Iraqi forces reach Tigris and aim to deal Isil decisive blow

Iraqi forces patrol a street in Mosul next to Al-Salam hospital in the al-Wihdah neighbourhood after recapturing the area
Iraqi forces patrol a street in Mosul next to Al-Salam hospital in the al-Wihdah neighbourhood after recapturing the area

Stephen Kalin in Erbil

Iraqi forces pushed Isil fighters back farther in Mosul yesterday in a renewed effort to seize the northern city and deal a decisive blow to the militant group, though progress was slower in some districts, the army said.

Iraqi forces and their allies have captured villages and towns surrounding Mosul and seized at least two-thirds of its eastern districts, military officials said, pushing right up to the eastern bank of the Tigris river in recent days.

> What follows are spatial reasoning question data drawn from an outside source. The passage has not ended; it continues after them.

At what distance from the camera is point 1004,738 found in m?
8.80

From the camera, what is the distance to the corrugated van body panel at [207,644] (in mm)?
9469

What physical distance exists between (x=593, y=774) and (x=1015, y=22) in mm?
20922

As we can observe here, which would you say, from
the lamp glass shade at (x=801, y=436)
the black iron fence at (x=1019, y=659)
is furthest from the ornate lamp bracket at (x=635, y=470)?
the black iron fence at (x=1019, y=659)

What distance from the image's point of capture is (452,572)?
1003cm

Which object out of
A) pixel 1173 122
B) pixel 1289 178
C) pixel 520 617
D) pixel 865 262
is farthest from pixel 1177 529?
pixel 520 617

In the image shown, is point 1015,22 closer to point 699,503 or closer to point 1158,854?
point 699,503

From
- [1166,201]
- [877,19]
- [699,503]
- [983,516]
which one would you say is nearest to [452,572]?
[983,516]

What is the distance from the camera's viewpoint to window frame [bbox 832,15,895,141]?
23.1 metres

But the government had initially hoped to retake Mosul by the end of 2016 and three months into the US-backed campaign, the militants still control all the territory to the west of the Tigris that bisects the city from north to south.

Wounded civilians streamed into nearby hospitals and Iraqi forces blamed Isil for shooting at fleeing residents and shelling populated areas after losing control of them.

United Nations humanitarian spokesman Jens Laerke said nearly 700 people had been taken to hospitals in Kurdish-controlled areas outside Mosul in the last week and more than 817 had required hospital treatment a week earlier.

"Trauma casualties remain extremely high, particularly near front lines," he said to reporters in Geneva.

Recapturing Mosul after more than two years of Isil rule would probably spell the end of the Iraqi side of the group's self-declared caliphate, which spans Iraq and Syria.

But advances inside Mosul slowed in November and December as troops engaged in tough urban warfare with the jihadists, who are thought to number several thousand inside the city.

The militants have fought back with suicide car bombs and snipers hidden among the civilian population. They have also blown up bridges crossing the Tigris to try to slow the Iraqi advance, military officials said.

Iraqi Prime Minister Haider al-Abadi said in December it would now take another three months to retake Mosul, the largest city under Isil control in Iraq or Syria.

Elite forces in the city's east and northeast have advanced faster since the turn of the year thanks to new tactics and better co-ordination but there was stiff resistance in the southeast of Mosul, military officials said.

Lt-Colonel Abbas al-Azawi, a spokesman for the Iraqi army's 16th division, said Iraqi forces entered Hadba yesterday, a large northeastern district, though it would likely take more than a day to capture and Isil was deploying suicide bombers.